Your objective: Below are some records: retype them all exactly, but not the pictures.

Available data:
--- START ---

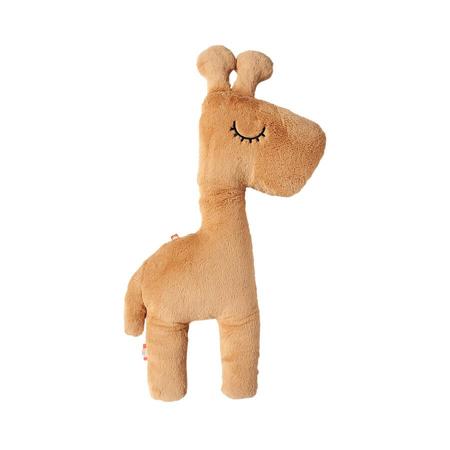 Immagine di Done by Deer® Giraffa grande Raffi Mustard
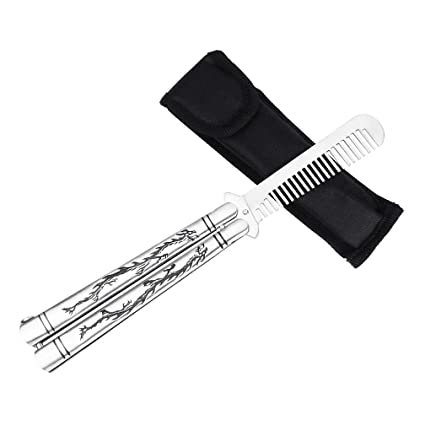 Ibetter Practice Butterfly Knife Comb Stainless Steel Balisong Trainer Comb Unsharpened Blade With Spring Latch Smooth Action Butterfly Knife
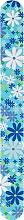 Düfte, Parfümerie und Kosmetik Nagelfeile 2056 17,8 cm blau mit Blumen - Donegal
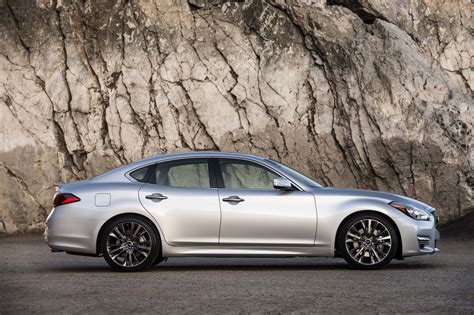 slow selling infiniti  hybrid quietly axed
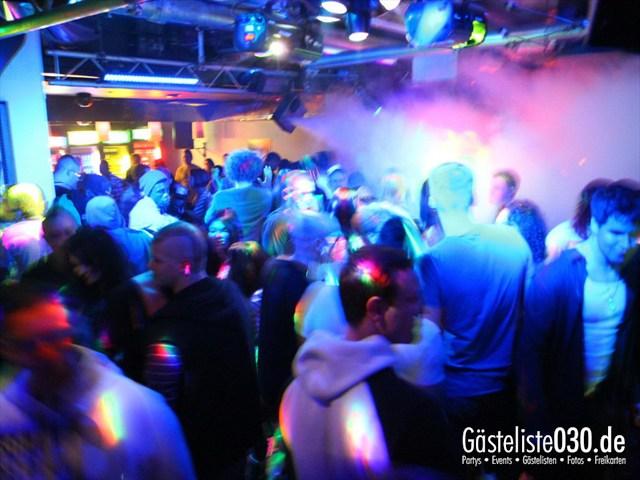 https://www.gaesteliste030.de/Partyfoto #144 Q-Dorf Berlin vom 10.12.2011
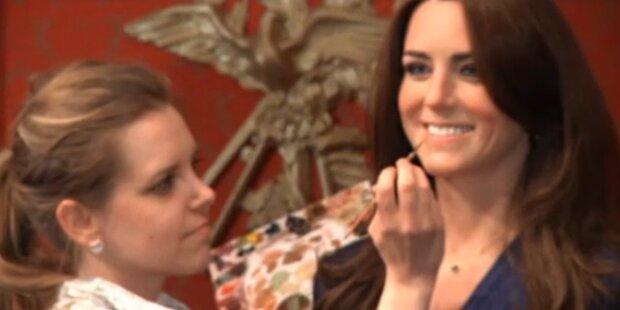 Wachs-Kate zieht bei Madame Tussauds ein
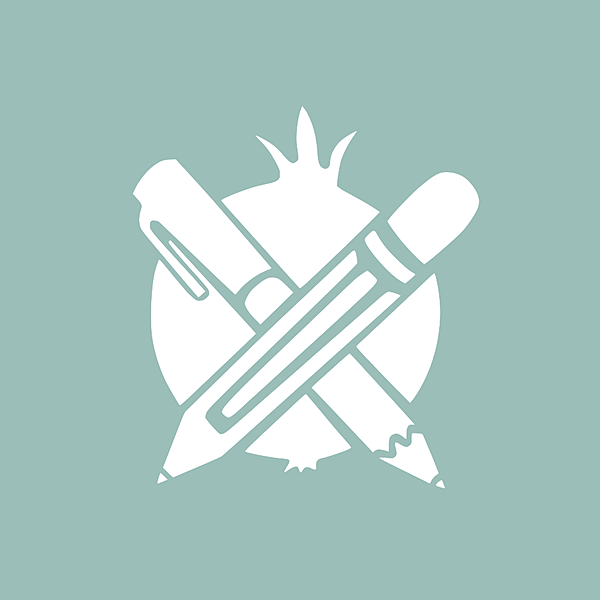 @thewritingtutor Profile Image | Linktree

--- END ---

Response below:
 Immagine di Done by Deer® Giraffa grande Raffi Mustard
 Ibetter Practice Butterfly Knife Comb Stainless Steel Balisong Trainer Comb Unsharpened Blade With Spring Latch Smooth Action Butterfly Knife
 Düfte, Parfümerie und Kosmetik Nagelfeile 2056 17,8 cm blau mit Blumen - Donegal
 slow selling infiniti  hybrid quietly axed
 https://www.gaesteliste030.de/Partyfoto #144 Q-Dorf Berlin vom 10.12.2011
 Wachs-Kate zieht bei Madame Tussauds ein
 @thewritingtutor Profile Image | Linktree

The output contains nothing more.